So I have stayed in New York, working with great people at larger and larger creative companies (a pioneering internet festival, casting, advertising), living the life of a young college graduate in the late two-thousandsies, which is to say “getting laid off several times.” Two months ago, in a fit of job-related frustration, I opened Google Maps and zoomed, at random, to a spot in the US to determine where I’d flee if my life in New York fell apart. The internet equivalent of stopping a spinning globe with a shaky finger. I picked, seemingly at random, Hollywood, Florida. Which I’d never heard of before.

I joked with friends that if my job didn’t work out I’d finally pack my bags and head for Hollywood. Because, really, the odds were that I could start over just as effectively and completely in Florida as in Los Angeles. Plus, Florida is on this coast and the weather is just as nice! And tons of mini-golf! What was I waiting for?

As I began to poke around on the web for more information on Hollywood, Florida, I discovered that there are close to twenty places in the US with this peculiar name. How did they all come to share it? Which was first? Does the totemic cultural signifcance of the word “Hollywood,” so big that they wrote it on the side of a hill, extend to people living in Hollywood, Louisiana? Is it a poind of pride, saying you’re from Hollywood, Oregon? Or is it a cage and a trap, setting strangers up with an expectation that you live a life that you don’t live at all, perhaps in an industry that bores you to tears?

GIVEN ENTRIES ::

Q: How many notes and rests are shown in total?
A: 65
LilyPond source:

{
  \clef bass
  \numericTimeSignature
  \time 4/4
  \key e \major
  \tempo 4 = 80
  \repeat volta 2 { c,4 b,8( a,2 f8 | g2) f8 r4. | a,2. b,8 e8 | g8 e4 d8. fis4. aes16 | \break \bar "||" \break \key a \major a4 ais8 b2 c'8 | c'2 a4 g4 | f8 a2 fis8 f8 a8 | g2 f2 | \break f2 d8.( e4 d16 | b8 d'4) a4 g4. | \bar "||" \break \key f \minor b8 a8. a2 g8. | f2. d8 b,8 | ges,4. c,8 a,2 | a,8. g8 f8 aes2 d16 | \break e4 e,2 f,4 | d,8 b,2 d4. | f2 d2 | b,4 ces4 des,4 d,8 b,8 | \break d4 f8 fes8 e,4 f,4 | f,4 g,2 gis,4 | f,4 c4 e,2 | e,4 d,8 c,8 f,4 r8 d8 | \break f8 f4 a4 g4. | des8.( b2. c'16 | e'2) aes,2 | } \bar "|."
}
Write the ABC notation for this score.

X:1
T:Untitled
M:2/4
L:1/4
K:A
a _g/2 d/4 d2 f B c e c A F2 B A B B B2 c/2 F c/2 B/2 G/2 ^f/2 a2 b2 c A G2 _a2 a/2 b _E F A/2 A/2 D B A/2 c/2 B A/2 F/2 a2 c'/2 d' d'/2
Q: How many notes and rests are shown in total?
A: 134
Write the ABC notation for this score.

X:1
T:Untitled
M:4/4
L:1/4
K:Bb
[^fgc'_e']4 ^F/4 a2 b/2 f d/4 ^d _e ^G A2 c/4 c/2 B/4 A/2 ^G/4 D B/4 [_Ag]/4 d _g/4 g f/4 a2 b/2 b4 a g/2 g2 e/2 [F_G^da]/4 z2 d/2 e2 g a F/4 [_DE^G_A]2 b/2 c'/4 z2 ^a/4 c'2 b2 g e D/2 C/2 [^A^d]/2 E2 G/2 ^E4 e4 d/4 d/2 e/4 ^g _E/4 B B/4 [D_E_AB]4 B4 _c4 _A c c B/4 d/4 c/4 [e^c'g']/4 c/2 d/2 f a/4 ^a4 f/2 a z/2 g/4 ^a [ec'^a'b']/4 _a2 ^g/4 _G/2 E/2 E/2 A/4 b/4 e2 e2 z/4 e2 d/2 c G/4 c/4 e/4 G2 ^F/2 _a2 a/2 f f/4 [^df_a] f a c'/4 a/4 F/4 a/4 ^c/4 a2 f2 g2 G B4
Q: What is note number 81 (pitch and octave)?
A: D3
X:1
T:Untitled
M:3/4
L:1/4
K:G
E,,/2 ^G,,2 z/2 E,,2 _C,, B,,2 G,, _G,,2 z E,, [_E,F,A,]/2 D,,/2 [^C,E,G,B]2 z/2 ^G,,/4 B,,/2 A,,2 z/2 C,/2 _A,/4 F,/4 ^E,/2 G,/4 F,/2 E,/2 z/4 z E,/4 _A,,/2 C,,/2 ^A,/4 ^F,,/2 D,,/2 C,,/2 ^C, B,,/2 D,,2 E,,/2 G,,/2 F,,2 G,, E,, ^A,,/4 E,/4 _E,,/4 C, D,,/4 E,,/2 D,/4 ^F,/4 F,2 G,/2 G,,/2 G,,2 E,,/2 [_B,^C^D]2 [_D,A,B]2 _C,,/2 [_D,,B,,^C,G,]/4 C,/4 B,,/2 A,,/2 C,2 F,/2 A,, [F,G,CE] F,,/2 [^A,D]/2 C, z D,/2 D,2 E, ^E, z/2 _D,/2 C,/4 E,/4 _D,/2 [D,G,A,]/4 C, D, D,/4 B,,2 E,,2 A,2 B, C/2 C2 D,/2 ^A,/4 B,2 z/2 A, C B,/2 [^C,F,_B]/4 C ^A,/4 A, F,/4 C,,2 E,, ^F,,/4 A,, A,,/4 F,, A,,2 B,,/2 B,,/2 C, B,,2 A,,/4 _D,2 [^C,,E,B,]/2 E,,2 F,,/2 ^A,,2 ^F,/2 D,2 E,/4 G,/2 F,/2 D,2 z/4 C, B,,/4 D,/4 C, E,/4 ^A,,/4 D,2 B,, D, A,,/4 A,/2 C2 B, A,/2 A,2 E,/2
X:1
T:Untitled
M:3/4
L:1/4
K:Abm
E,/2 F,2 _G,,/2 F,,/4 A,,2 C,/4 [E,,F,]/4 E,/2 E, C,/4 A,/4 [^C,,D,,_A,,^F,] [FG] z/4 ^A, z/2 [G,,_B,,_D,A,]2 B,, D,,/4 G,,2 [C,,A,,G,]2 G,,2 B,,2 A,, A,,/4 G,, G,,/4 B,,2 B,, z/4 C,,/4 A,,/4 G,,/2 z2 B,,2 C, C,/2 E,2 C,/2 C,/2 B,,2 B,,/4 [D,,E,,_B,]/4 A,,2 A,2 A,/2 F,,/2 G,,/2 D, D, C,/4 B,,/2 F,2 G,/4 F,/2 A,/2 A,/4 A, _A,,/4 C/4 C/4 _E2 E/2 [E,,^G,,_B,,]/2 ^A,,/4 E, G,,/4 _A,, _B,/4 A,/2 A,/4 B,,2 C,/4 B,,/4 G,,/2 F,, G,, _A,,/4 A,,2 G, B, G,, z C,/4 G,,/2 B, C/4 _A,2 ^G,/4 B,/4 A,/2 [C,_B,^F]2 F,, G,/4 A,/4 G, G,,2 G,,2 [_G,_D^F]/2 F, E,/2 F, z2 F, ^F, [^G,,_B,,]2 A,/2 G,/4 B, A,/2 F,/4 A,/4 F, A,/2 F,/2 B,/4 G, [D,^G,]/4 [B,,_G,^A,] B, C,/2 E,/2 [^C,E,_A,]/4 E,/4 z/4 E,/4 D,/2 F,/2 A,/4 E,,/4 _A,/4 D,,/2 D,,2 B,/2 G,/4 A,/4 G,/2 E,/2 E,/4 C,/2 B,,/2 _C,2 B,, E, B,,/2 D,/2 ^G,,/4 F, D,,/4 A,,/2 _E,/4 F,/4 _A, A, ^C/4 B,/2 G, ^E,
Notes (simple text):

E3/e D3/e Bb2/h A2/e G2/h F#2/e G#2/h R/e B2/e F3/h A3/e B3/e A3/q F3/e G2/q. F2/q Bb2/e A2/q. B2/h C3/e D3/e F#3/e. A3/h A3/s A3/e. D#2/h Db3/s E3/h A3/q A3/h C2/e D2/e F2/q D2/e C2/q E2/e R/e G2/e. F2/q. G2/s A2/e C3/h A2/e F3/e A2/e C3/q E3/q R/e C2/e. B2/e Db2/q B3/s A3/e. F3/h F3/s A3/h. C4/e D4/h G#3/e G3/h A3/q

THINGS TO DO ::
1. According to the passage about Hollywood, Florida, how many places in the US share the name Hollywood?
2. Reproduce the part of the passage about Hollywood, Florida, starting at "As I began to" and ending at "you to tears?".
The material that comes after the text has no connection to it.

ANSWERS BY TASK ::
1. Close to twenty.

2.
As I began to poke around on the web for more information on Hollywood, Florida, I discovered that there are close to twenty places in the US with this peculiar name. How did they all come to share it? Which was first? Does the totemic cultural signifcance of the word “Hollywood,” so big that they wrote it on the side of a hill, extend to people living in Hollywood, Louisiana? Is it a poind of pride, saying you’re from Hollywood, Oregon? Or is it a cage and a trap, setting strangers up with an expectation that you live a life that you don’t live at all, perhaps in an industry that bores you to tears?